The proposal is limited to handgun purchases and reportedly would not affect the purchase of hunting rifles or other long guns.
In their response to this proposal, the CCDL highlighted concerns that this limit could also be imposed on firearm transfers — the legal gifting or otherwise giving of a firearm to another person, including family — and claim that it could make it more difficult for “an individual experiencing a mental health episode and seeking to temporarily relinquish possession of several firearms to another trusted individual” to do so.
These transfers were not specifically named in the governor’s recommendation but do highlight some of the concern and confusion gun owners have with broad bans.
Banning “ghost guns”
The governor’s proposals would also much more severely restrict “ghost guns,” further than previous legislation.
An initial ghost gun law went into effect in 2019 and banned the weapons unless owners engraved them with a serial number registered with the state. This, however, only applied to weapons assembled after the law went into effect.

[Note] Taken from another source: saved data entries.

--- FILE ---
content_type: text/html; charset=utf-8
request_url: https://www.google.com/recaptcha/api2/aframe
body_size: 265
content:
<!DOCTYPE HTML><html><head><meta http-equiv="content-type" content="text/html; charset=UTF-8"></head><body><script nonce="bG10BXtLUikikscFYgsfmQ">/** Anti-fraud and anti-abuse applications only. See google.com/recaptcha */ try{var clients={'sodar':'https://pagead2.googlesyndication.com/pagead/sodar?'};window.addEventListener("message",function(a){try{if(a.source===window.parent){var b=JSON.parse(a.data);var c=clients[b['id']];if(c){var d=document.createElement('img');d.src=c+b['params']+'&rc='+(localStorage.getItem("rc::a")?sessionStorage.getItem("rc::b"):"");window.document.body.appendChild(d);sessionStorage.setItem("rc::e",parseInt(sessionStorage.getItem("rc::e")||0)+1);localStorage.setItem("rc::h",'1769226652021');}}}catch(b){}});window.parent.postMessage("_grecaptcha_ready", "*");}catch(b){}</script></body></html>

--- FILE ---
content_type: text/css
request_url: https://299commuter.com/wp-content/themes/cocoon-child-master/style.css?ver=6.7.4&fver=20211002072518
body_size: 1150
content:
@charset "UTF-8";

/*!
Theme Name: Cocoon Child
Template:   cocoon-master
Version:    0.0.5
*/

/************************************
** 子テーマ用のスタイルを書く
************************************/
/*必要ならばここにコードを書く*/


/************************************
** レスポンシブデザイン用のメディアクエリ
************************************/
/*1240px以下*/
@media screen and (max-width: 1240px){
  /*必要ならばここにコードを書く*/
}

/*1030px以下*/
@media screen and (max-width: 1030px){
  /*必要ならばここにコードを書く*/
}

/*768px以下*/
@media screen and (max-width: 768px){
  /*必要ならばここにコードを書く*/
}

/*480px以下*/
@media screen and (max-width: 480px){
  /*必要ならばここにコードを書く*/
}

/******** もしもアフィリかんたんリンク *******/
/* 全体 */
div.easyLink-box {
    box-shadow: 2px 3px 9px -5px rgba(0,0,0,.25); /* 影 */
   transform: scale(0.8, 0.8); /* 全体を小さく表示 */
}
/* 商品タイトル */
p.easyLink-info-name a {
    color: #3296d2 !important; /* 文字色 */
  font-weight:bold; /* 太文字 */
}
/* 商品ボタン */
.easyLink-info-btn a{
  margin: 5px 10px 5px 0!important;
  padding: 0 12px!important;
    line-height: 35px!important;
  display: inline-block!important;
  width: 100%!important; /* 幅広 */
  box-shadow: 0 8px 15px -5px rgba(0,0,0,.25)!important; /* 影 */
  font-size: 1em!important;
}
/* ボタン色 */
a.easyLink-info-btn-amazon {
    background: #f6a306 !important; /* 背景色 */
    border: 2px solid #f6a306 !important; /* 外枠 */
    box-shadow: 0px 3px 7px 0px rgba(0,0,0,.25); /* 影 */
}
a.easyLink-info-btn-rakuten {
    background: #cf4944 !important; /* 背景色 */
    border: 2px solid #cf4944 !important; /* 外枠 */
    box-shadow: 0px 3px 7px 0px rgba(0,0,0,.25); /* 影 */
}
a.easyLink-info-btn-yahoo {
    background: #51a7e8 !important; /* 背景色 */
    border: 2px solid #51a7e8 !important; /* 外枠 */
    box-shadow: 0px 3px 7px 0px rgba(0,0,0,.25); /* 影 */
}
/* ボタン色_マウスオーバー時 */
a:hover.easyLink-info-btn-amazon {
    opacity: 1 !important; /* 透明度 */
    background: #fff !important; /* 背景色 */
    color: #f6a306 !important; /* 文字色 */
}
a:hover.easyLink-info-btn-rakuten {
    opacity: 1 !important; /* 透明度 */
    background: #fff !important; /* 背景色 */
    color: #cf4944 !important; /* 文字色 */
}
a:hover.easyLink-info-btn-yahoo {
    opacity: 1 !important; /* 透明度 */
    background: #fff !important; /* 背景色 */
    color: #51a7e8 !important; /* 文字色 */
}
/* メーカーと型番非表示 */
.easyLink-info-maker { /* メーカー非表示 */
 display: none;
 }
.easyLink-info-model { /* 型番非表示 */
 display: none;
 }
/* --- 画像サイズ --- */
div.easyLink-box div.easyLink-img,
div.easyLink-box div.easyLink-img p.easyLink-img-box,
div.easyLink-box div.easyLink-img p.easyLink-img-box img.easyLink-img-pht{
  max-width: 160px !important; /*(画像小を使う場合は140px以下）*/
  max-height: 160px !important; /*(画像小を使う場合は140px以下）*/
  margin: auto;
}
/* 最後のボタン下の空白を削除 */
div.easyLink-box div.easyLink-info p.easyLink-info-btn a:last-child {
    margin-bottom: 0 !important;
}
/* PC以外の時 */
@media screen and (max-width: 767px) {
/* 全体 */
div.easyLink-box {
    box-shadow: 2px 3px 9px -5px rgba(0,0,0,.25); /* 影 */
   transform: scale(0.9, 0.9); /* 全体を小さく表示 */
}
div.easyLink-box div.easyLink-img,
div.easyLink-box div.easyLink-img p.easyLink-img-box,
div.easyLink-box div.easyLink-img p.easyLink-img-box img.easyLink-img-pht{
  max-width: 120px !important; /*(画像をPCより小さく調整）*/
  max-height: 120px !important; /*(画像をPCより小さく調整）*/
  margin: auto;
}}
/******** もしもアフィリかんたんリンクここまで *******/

The new proposal would force all ghost guns to be registered and engraved, including those assembled before 2019.
It is important to note that these are proposals and not set in stone. The governor is presenting them to the state legislature as his administration’s priorities with the intention that they be written into official legislation.
These are also not the only gun-related proposals the governor intends to make this session. His office says he will be announcing further recommendations in the coming days.
The CCDL also expressed concern that, to their knowledge, the Commission on Community Gun Violence Intervention and Prevention “does not include a single seat for a representative of gun owners in this state.”
“If the Governor was serious about finding real solutions to the state’s violent crime spike,” it continues. “He would invite us to the table. His continued failure to do so is telling.”